Köy toplumu ile modern toplum
arasında sıkışmış bir neslin ferdiyim. Üniversiteye gidene bulduğu her fırsatta
köye gidip tarlada çalışan, çocukken yerde yemek yiyen, masada yemek yemeye
liseye geçtiği sene başlayan, babasının pilavı kaşık yerine çatalla yemeye
başladığını görüp onu taklit etmeye çalışırken her tarafa pirinç tanelerini
saçan, saçılan pirinç taneleri için “anne burasını temizler misin?” diye
mızmızlanan değil de, kendi kendine süpürgeyi, bezi alıp kirlenen yerleri
temizleyen, ergenlik dönemlerine kadar akşamları köy yerinde çocuklarla yakan
top veya saklambaç oynayan, köy düğünlerinde hoşlandığı delikanlıya kaçamak
bakışlar atarken annesinin kolunu kıstırdığı… İşte o kız benim.
Üniversiteyi kazandığım zaman
ailemin sevinip sevinmeme arasındaki ikilemi yaşamalarına şahit olmak hayatta
gördüğüm en enteresan ikilemlerdendi. Bir yandan tek çocuklarını, tarlanın en
çalışkan işçisini, mutfağın patronunu yanlarından ayrılıp koca şehre
göndermenin can sıkıntısını, diğer taraftan köy yerinden çıkıp üniversite
okuyacak olan ilk kızın ailesi olmanın gururu. Onlar bu duygu karmaşaları
arasında çırpınırken ben de bir yandan köyden, alışkanlıklarımdan, konfor
alanımdan çıkmanın zorluğuyla, büyük şehirde öğrencilik, televizyonlardan
özenerek izlenen etkinliklere katılma, 18’inden sonra özgür olma gibi güzelliklere
erişecek olmanın heyecanı arasında git geller yaşıyordum.

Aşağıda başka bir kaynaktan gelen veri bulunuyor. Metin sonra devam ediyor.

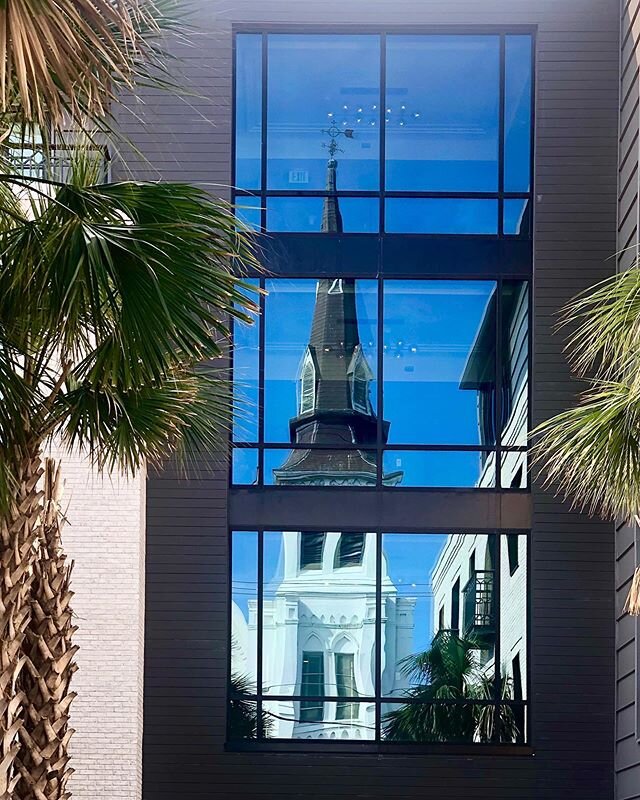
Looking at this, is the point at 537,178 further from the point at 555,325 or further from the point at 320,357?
the point at 320,357

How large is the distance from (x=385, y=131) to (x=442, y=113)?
0.67m

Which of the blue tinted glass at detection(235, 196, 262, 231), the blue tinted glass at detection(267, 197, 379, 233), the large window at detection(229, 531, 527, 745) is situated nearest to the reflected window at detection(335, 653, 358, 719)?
the large window at detection(229, 531, 527, 745)

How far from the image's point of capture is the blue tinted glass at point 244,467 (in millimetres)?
15516

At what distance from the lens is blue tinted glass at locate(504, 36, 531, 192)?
52.0 ft

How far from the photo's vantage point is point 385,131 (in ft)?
52.3

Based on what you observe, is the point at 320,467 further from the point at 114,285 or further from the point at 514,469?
the point at 114,285

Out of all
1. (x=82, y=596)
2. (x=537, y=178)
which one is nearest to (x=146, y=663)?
(x=82, y=596)

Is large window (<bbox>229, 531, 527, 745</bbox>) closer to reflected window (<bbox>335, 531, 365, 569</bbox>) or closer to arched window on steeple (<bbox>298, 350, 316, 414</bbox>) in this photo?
reflected window (<bbox>335, 531, 365, 569</bbox>)

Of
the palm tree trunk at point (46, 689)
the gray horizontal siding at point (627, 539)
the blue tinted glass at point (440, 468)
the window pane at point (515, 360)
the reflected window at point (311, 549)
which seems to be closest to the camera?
the palm tree trunk at point (46, 689)

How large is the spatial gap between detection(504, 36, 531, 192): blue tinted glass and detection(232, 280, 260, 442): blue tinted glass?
3.13 meters

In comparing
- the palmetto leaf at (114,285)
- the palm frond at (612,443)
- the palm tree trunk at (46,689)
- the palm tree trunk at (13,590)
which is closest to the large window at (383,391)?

Ailem için nasıl geçti bilmiyorum
ama üniversite hayatım, başlangıcındaki karmaşaların hakkını verecek biçimde
zor geçmişti. Köyde büyüyen, yeşile aşık, büyük odasında tek başına yatmaya
alışkın olan ben Anadolu’nun bu bozkırında taş manzaralı, 6 kişilik odada
geçirdim üniversite hayatımı. Odada ilk gördüğüm, gördüğümde gıcık olduğum
arkadaşım çok yardımcı olmuştu bana sonraları, en yakın sırdaşım, dostum
olmuştu. Bir biçimde deneyecektim, suçu ona attığımı sanmayın ama ilk kez o
dostumla beraber içtim sigarayı. İçime çekmeyi beceremiyordum. Sigara tiryakisi
bir arkadaşından sigara dumanını içine çekme taktiğini söylemişti bana.

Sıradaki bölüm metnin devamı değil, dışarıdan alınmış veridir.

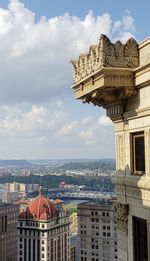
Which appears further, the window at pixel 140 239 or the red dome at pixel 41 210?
the red dome at pixel 41 210

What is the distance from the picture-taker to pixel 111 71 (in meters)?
9.87

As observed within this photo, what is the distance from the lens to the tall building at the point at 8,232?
11119cm

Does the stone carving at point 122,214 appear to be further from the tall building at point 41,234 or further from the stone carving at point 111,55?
the tall building at point 41,234

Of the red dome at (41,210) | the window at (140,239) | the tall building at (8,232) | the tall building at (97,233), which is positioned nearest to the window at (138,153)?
the window at (140,239)

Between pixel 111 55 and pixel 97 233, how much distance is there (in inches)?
2937

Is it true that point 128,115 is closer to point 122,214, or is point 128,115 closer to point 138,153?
point 138,153

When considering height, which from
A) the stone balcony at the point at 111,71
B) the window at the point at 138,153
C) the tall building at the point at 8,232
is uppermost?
the stone balcony at the point at 111,71

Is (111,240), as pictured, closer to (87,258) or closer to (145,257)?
(87,258)

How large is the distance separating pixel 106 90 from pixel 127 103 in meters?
0.72

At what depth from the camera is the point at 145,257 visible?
10234 millimetres

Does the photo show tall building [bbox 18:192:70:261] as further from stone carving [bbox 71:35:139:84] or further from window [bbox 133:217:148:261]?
stone carving [bbox 71:35:139:84]

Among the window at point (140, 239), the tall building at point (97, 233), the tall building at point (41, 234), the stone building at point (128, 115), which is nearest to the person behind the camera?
the stone building at point (128, 115)

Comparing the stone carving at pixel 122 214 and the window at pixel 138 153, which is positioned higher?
the window at pixel 138 153

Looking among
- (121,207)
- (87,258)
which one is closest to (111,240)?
(87,258)
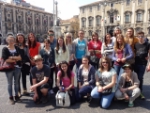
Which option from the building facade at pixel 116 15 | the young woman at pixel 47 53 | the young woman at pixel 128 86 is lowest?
the young woman at pixel 128 86

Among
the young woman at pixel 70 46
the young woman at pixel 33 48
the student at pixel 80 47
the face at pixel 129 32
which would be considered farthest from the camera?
the student at pixel 80 47

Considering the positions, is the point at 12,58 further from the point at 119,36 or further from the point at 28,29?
the point at 28,29

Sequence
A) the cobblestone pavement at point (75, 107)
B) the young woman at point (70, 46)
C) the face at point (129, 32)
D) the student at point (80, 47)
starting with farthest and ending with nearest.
→ the student at point (80, 47)
the young woman at point (70, 46)
the face at point (129, 32)
the cobblestone pavement at point (75, 107)

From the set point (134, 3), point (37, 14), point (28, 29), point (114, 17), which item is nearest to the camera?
point (134, 3)

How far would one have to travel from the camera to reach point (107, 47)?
4.87 meters

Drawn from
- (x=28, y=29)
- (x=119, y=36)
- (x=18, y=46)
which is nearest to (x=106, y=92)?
(x=119, y=36)

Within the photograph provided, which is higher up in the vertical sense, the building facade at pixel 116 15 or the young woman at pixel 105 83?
the building facade at pixel 116 15

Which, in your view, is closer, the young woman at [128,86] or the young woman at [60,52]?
the young woman at [128,86]

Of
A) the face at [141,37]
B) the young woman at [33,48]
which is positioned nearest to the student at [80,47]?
the young woman at [33,48]

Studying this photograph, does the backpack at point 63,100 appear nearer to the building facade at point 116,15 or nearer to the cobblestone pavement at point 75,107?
the cobblestone pavement at point 75,107

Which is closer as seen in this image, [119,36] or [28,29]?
[119,36]

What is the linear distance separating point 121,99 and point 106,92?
0.47 metres

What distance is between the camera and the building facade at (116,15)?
4008cm

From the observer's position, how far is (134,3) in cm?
4147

Sigarayı içtikten sonra dumanı dışarı bırakmadan “hııı annem geldi” diyerek iç
çekecektim ve duman ciğerlerime dolacaktı. Denedim, defalarca denedim, her
seferinde bundan sonra denemeyeceğim dedim ama tekrar tekrar denedim. Her
seferinde de öksürmekten gözlerimden yaşlar geldi. Hala daha içime çekmeyi tam
beceremiyorum ama sigara içmeye o zamanlar başladım. Bir gün de yine dostumun
olduğu bir grupla bara gitmiştik ilk kez. Benim gibi köyden gelen kimse yoktu
aralarında. Herkes şarap, bira, artık keyiflerine göre içecekler sipariş verdi.

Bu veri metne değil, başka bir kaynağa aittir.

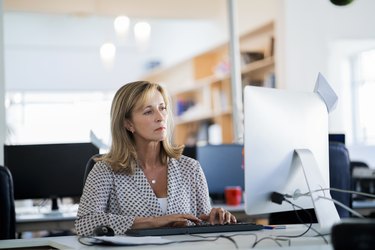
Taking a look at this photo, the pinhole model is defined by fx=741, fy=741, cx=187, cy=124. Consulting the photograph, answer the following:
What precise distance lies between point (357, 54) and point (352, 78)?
0.29 metres

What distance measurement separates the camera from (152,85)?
311 cm

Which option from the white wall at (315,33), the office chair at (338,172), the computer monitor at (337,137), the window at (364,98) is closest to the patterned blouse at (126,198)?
the office chair at (338,172)

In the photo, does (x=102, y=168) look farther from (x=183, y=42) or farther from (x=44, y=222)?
(x=183, y=42)

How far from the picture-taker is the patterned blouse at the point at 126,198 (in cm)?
281

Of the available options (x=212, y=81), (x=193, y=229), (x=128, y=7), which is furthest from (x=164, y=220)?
(x=212, y=81)

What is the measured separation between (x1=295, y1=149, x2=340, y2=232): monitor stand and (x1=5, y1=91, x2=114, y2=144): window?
9.55m

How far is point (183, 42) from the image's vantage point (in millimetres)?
11719

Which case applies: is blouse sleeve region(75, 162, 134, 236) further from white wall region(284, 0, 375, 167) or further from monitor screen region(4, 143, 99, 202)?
white wall region(284, 0, 375, 167)

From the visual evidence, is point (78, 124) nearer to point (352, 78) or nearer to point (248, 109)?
point (352, 78)

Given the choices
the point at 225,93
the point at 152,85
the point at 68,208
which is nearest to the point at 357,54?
the point at 225,93

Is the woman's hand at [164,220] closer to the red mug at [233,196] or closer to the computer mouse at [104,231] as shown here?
the computer mouse at [104,231]

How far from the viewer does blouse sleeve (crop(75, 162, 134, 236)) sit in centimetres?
279

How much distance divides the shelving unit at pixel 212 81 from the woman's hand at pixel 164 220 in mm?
4992

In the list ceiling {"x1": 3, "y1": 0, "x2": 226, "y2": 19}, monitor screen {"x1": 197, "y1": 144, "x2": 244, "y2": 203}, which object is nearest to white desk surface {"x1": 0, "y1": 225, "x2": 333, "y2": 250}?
monitor screen {"x1": 197, "y1": 144, "x2": 244, "y2": 203}
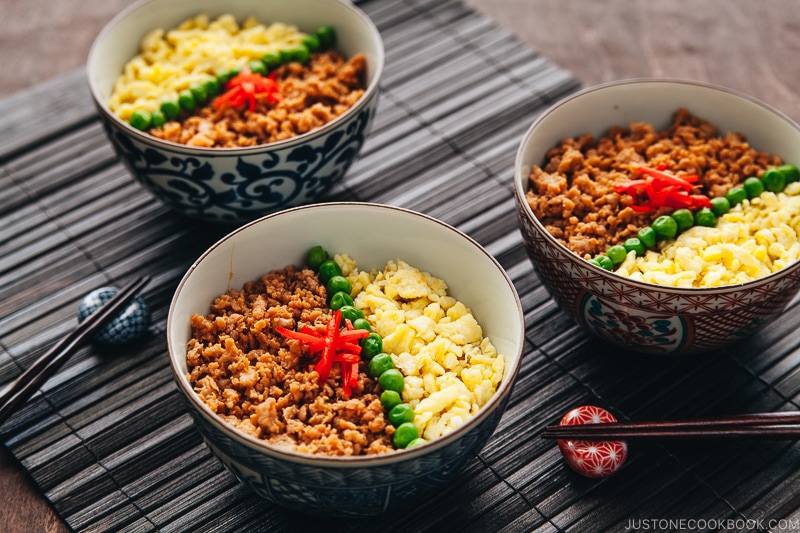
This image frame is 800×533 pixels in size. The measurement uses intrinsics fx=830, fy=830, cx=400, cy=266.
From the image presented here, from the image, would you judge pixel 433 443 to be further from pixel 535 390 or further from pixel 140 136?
pixel 140 136

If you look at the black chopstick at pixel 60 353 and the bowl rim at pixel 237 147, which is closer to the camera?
the black chopstick at pixel 60 353

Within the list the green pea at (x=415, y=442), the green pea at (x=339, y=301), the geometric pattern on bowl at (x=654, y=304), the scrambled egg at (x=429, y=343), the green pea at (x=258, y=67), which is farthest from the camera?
the green pea at (x=258, y=67)

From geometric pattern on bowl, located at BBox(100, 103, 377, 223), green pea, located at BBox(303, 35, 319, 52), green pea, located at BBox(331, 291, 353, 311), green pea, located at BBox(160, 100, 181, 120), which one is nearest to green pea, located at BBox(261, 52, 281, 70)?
green pea, located at BBox(303, 35, 319, 52)

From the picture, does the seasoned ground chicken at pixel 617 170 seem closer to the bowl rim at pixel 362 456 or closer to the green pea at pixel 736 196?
the green pea at pixel 736 196

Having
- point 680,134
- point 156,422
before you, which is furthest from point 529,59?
point 156,422

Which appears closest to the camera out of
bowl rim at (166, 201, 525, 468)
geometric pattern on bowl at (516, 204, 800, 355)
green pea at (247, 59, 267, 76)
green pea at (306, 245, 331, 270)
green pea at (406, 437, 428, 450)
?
bowl rim at (166, 201, 525, 468)

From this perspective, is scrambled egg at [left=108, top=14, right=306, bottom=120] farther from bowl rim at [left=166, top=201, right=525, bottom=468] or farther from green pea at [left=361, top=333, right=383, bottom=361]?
green pea at [left=361, top=333, right=383, bottom=361]

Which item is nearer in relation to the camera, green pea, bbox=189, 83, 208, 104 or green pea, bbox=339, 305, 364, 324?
green pea, bbox=339, 305, 364, 324

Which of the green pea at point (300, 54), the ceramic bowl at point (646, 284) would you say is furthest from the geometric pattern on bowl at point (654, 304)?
the green pea at point (300, 54)
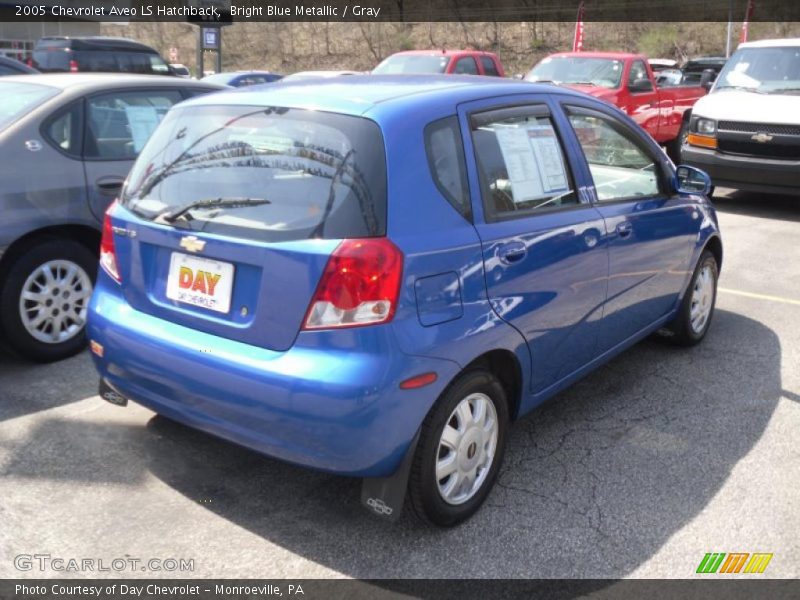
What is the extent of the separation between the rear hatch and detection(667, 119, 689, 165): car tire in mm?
12092

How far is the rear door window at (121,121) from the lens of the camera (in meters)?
4.98

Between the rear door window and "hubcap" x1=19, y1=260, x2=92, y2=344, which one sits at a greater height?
the rear door window

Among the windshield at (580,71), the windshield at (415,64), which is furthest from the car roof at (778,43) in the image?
the windshield at (415,64)

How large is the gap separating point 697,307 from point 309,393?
3.30 m

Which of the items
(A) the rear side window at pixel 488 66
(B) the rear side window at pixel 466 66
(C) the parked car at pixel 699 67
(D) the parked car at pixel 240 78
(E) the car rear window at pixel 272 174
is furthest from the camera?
(C) the parked car at pixel 699 67

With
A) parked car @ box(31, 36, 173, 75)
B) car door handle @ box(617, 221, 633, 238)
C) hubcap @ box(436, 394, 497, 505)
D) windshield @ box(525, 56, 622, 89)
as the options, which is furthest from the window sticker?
parked car @ box(31, 36, 173, 75)

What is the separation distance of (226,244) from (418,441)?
991 millimetres

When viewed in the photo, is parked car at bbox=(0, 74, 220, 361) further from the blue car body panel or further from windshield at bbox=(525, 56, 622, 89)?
windshield at bbox=(525, 56, 622, 89)

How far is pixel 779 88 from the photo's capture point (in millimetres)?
10203

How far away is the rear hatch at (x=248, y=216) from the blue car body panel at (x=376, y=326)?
12mm

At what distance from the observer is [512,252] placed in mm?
3264

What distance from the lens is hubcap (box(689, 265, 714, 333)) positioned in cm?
513

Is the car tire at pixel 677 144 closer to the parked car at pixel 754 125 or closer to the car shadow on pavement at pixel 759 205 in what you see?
the car shadow on pavement at pixel 759 205

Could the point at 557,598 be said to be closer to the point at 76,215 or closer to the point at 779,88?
the point at 76,215
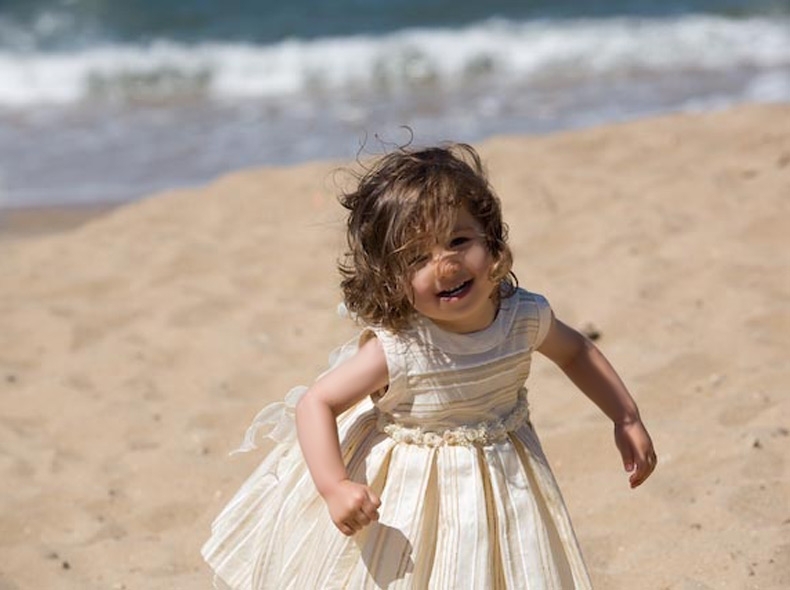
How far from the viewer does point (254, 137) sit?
9.02m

Ben de vişne suyu istedim, garson “sek mi?” diye sordu, “evet” dedim. Meğerse ki
benimle dalga geçiyormuş. “Alkol kullanmıyor musun yoksa?” diye soran
arkadaşlarıma “midem biraz rahatsız” diye cevap verdim. Şarabın mideme iyi
geleceğini söylediler ve sonraki sipariş de ben de şarap söyledim. Büyük bir
günah işlediğimin farkındaydım. Hayatımda ilk kez o gece alkol kullandım. Kafamın
uyuşukluğuyla o gece yatağa girdiğimde yorganı başıma çektim ve sessiz sessiz
ağladım. Kendime, aileme, köklerime ihanet ettiğim düşüncesiyle saatlerce
ağladım, bir daha asla sigara ve alkol kullanmayacağıma kendi kendime söz
verdim. Ertesi gün yine içtim, gece yine ağladım ama bu sefer biraz daha az,
ertesi gün yine içtim ve daha da az ağladım. Ta ki sigara ve alkolü günlük
hayatımın bir parçası haline getirene kadar.
Üniversitedeki ikinci senemin
ortasında daha dersler yeni başlamışken bölümden arkadaşlar evine çağırdı. Gitmek
istiyordum ancak aileme ne derdim. Bundan kolay ne vardı ki “Anne, ben Merve’lere
gidiyorum ders çalışmaya.” Garip annem ne çalışılacak ders olmadığını ne de Merve
diye bir arkadaşım olmadığını bilirdi. Daha o ilk akşam evde erkekler de vardı.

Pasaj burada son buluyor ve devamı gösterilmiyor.